_TASK BRIEF_
Copy nothing but the lines from the opening of the entries through the line that contains "Homeless in a", exactly as written. Drop the pictures.

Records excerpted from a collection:
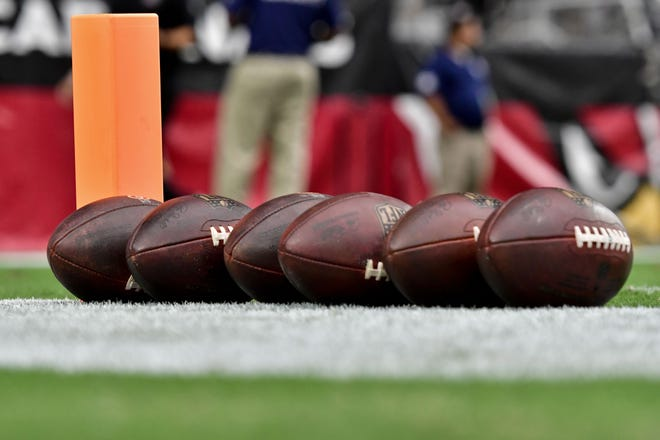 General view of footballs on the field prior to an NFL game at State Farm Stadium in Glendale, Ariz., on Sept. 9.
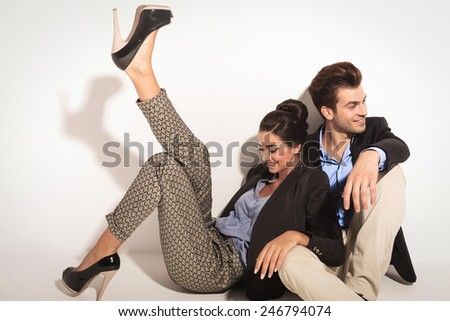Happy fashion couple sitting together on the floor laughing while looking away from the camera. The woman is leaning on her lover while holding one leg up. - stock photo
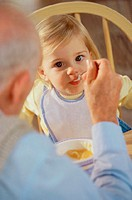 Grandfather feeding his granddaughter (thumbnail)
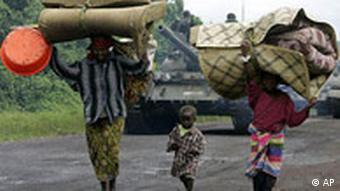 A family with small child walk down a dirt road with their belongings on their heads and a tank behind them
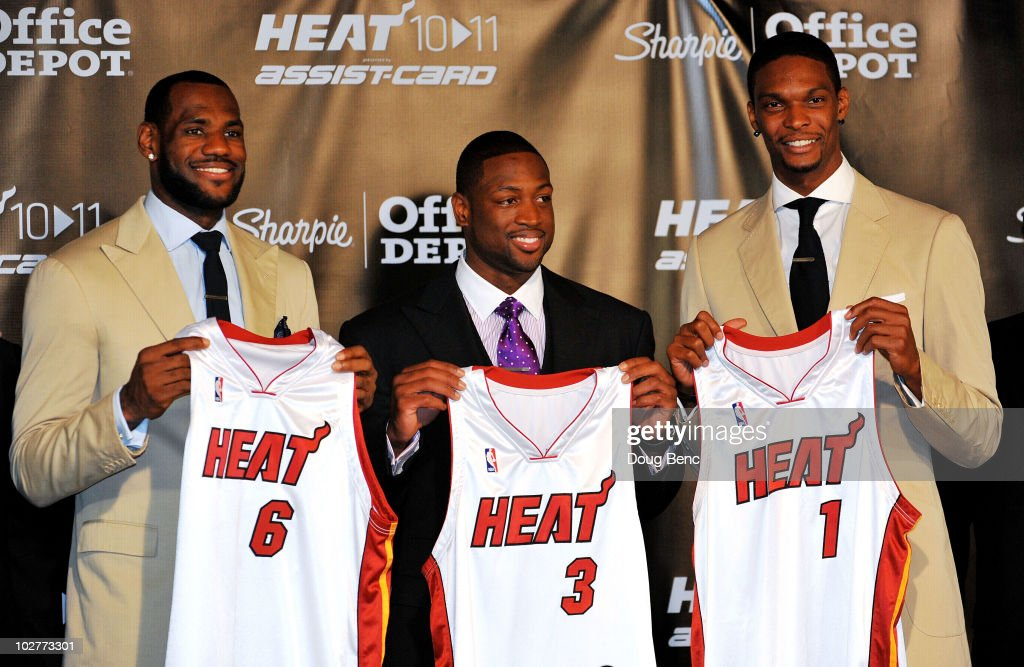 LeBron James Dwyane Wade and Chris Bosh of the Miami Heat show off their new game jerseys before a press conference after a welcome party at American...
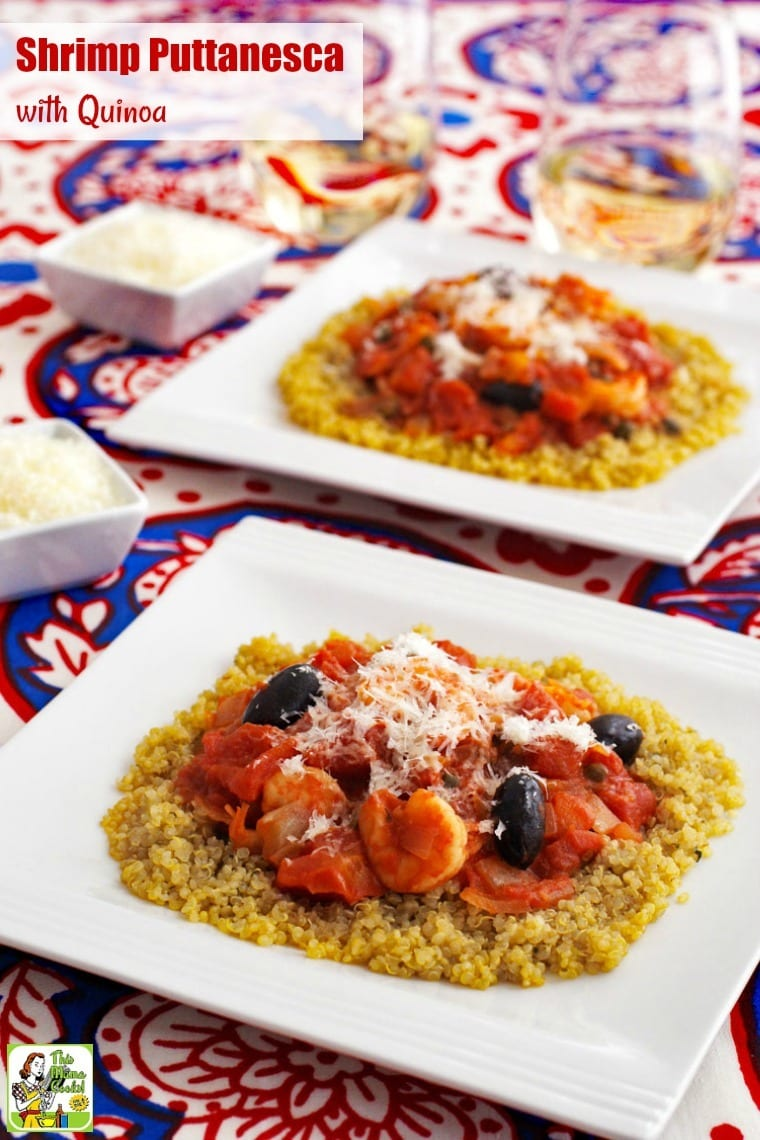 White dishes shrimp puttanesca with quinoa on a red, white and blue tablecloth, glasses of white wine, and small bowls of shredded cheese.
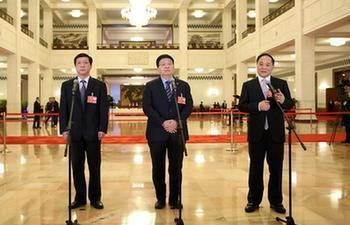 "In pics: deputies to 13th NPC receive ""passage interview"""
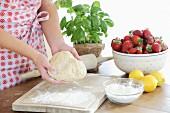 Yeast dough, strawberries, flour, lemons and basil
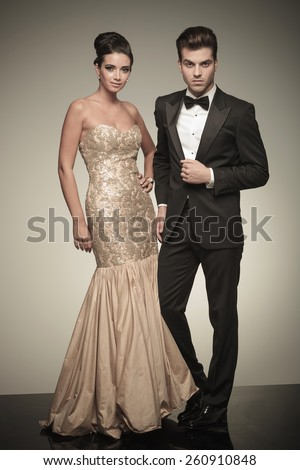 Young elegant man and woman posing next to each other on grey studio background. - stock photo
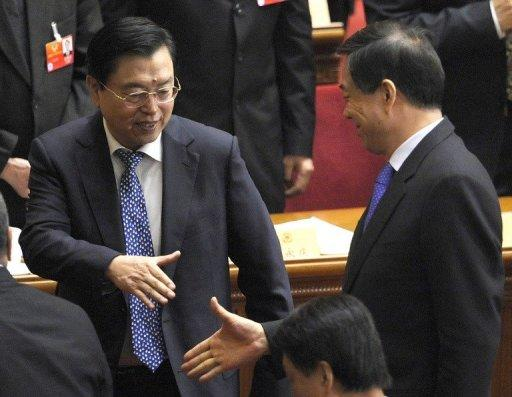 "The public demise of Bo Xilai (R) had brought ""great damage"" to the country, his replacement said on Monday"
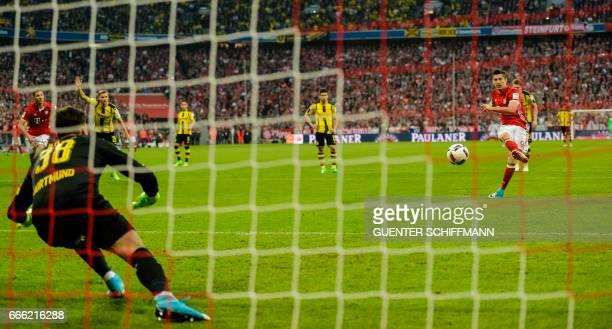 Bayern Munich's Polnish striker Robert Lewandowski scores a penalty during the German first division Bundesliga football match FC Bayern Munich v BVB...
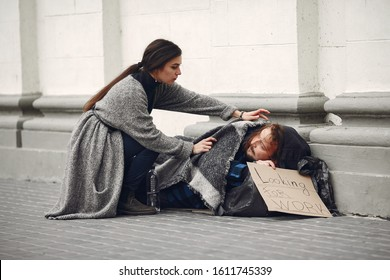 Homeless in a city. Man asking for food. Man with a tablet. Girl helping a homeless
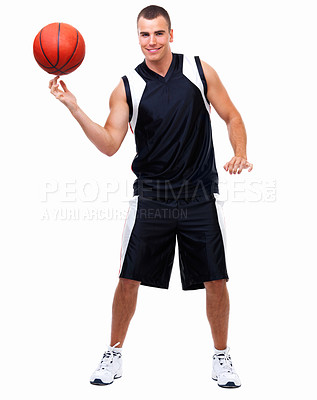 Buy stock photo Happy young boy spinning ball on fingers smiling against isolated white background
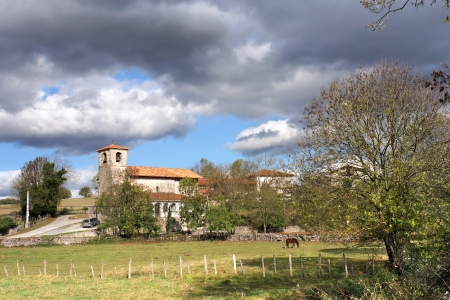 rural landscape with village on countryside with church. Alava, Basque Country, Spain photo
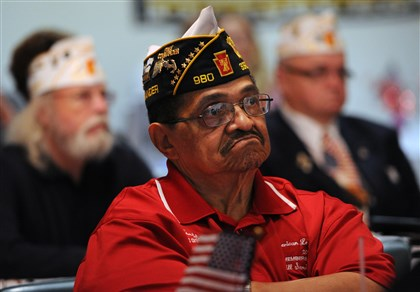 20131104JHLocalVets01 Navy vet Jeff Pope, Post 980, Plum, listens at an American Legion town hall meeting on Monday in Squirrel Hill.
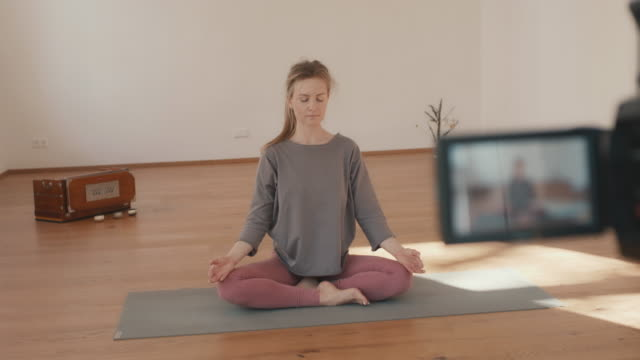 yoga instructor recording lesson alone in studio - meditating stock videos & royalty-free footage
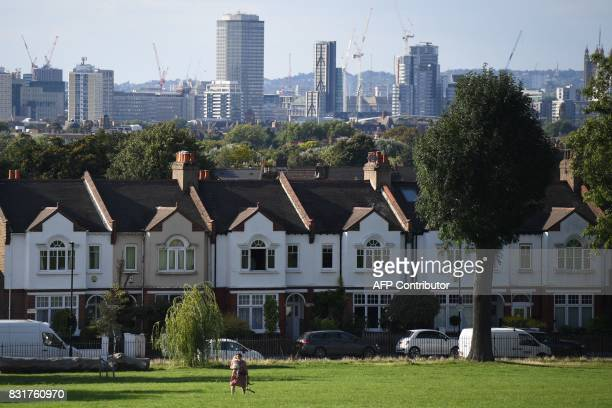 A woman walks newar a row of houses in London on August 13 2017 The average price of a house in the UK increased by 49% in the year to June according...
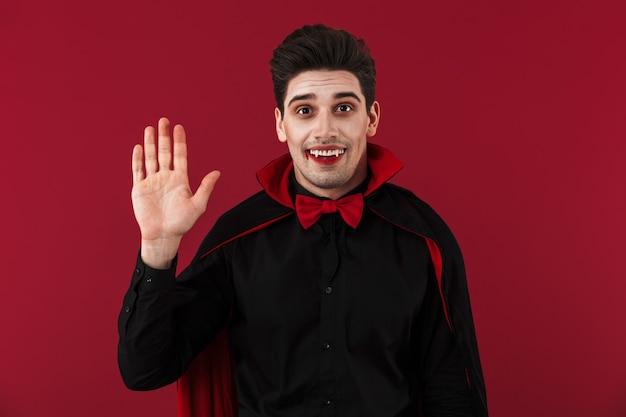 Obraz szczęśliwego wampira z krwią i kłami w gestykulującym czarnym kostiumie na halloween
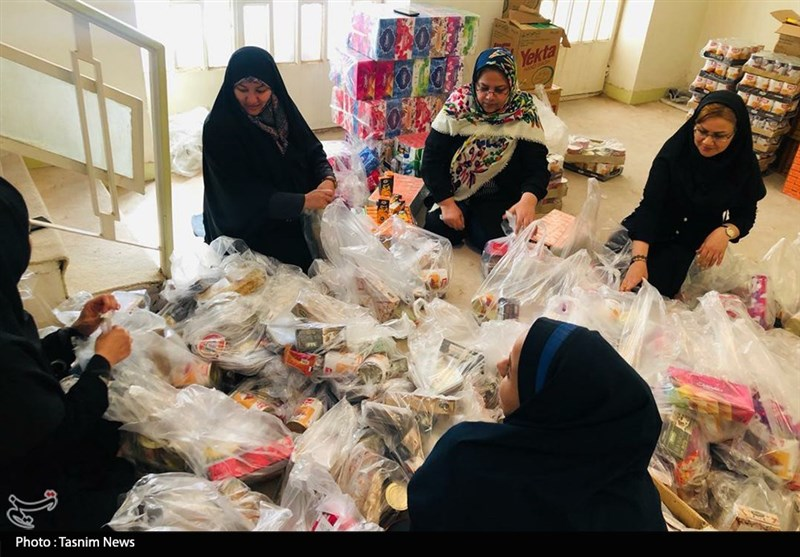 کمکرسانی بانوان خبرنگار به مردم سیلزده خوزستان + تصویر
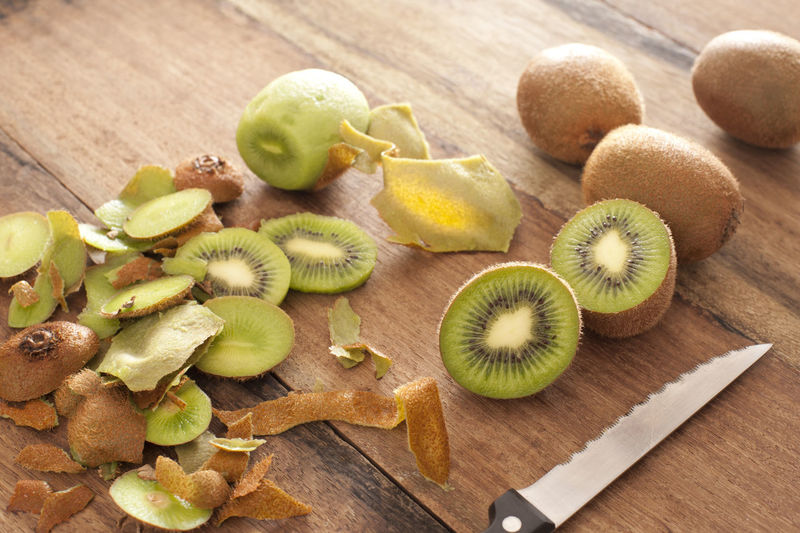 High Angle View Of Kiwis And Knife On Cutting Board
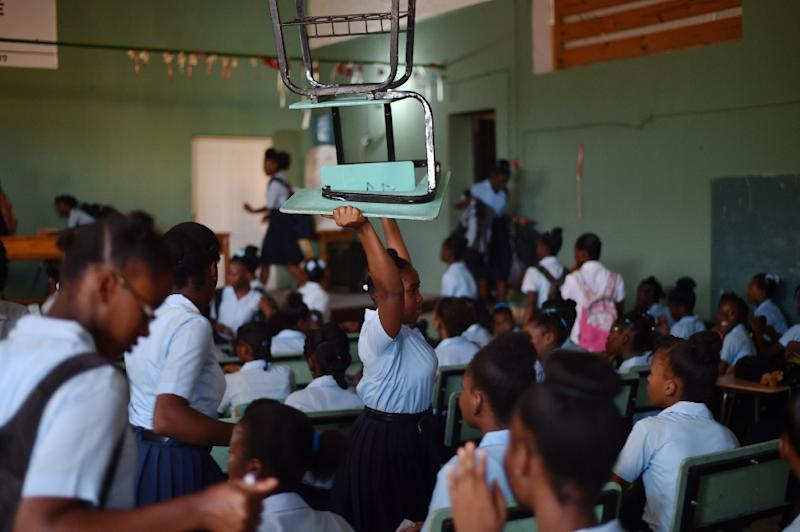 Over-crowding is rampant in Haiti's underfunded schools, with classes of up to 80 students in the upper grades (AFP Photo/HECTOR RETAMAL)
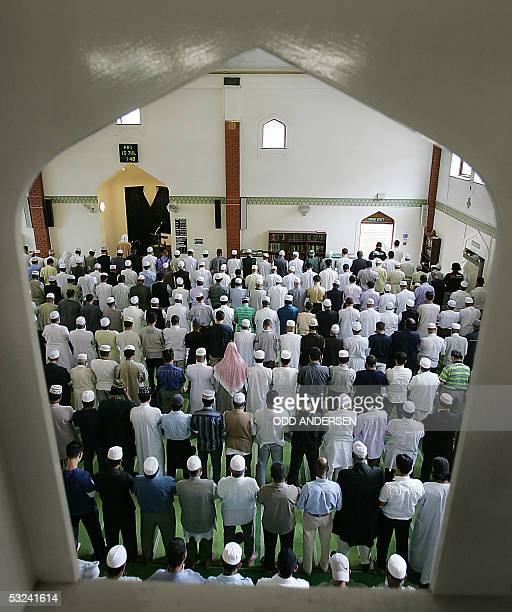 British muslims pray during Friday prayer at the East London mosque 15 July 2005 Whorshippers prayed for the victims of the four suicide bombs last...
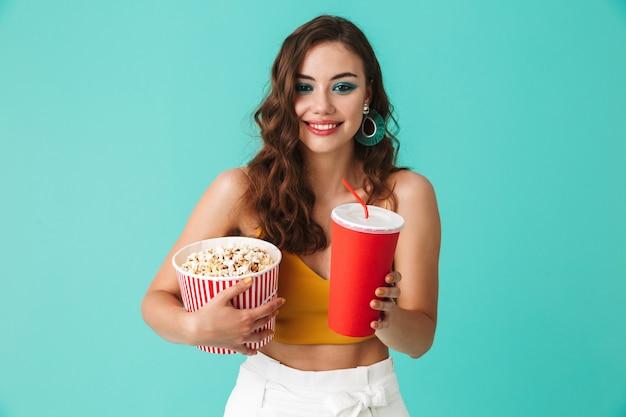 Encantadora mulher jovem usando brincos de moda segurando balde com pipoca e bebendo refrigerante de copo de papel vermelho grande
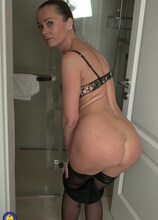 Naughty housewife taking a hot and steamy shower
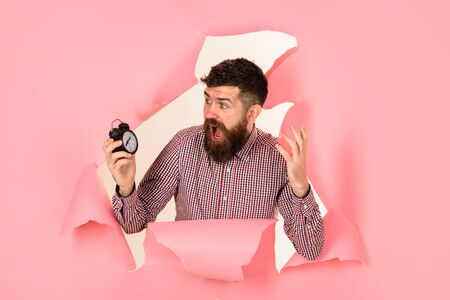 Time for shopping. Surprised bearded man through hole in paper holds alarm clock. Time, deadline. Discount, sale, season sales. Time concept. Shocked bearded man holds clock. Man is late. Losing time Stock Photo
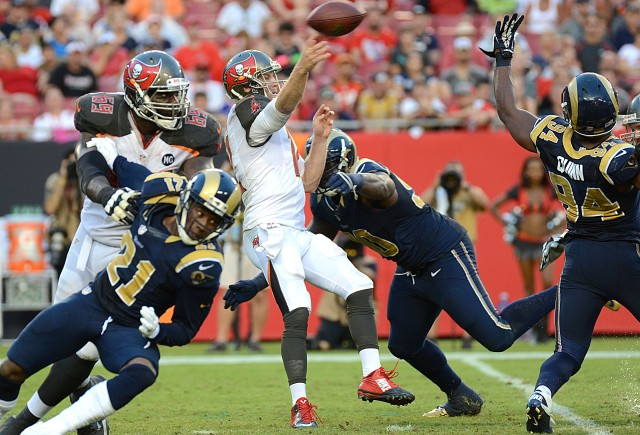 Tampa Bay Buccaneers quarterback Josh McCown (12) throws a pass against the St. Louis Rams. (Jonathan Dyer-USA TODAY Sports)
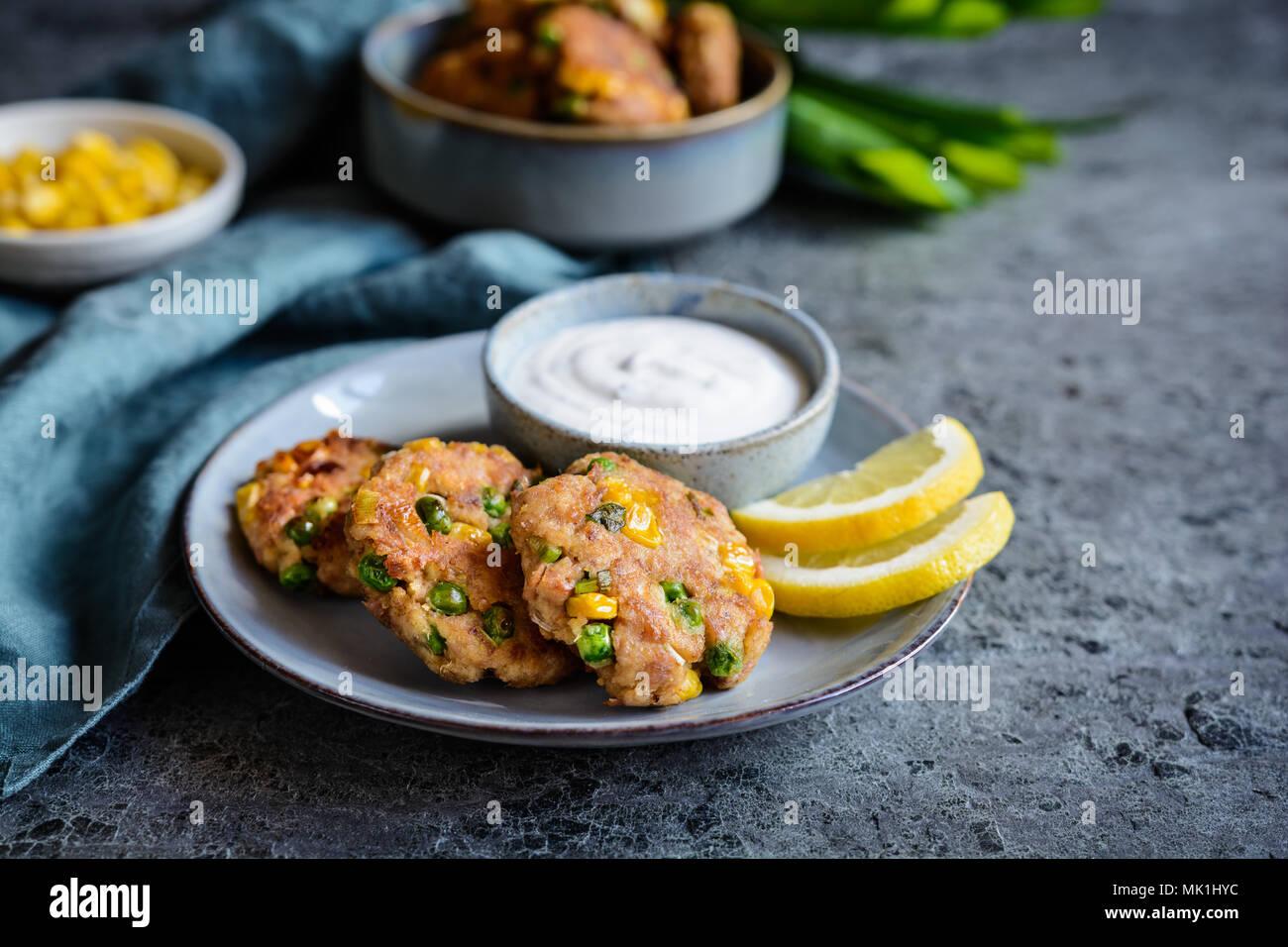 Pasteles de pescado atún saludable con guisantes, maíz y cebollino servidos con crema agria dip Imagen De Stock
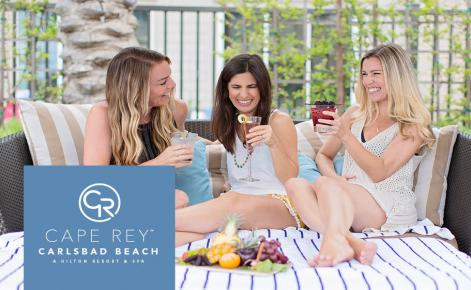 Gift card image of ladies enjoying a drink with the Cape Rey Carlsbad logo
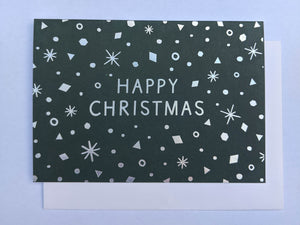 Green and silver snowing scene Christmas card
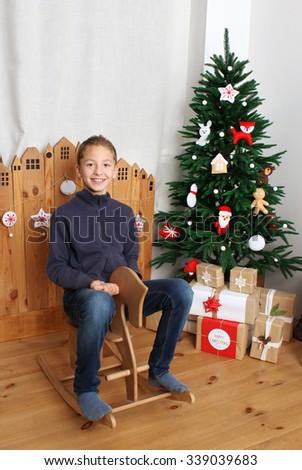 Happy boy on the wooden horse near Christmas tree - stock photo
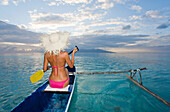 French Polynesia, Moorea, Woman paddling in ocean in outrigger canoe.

_OUTPUT OF THE EXERCISE_
 General view of footballs on the field prior to an NFL game at State Farm Stadium in Glendale, Ariz., on Sept. 9.
Happy fashion couple sitting together on the floor laughing while looking away from the camera. The woman is leaning on her lover while holding one leg up. - stock photo
 Grandfather feeding his granddaughter (thumbnail)
 A family with small child walk down a dirt road with their belongings on their heads and a tank behind them
 LeBron James Dwyane Wade and Chris Bosh of the Miami Heat show off their new game jerseys before a press conference after a welcome party at American...
 White dishes shrimp puttanesca with quinoa on a red, white and blue tablecloth, glasses of white wine, and small bowls of shredded cheese.
 "In pics: deputies to 13th NPC receive ""passage interview"""
 Yeast dough, strawberries, flour, lemons and basil
 Young elegant man and woman posing next to each other on grey studio background. - stock photo
 "The public demise of Bo Xilai (R) had brought ""great damage"" to the country, his replacement said on Monday"
 Bayern Munich's Polnish striker Robert Lewandowski scores a penalty during the German first division Bundesliga football match FC Bayern Munich v BVB...
 Homeless in a city. Man asking for food. Man with a tablet. Girl helping a homeless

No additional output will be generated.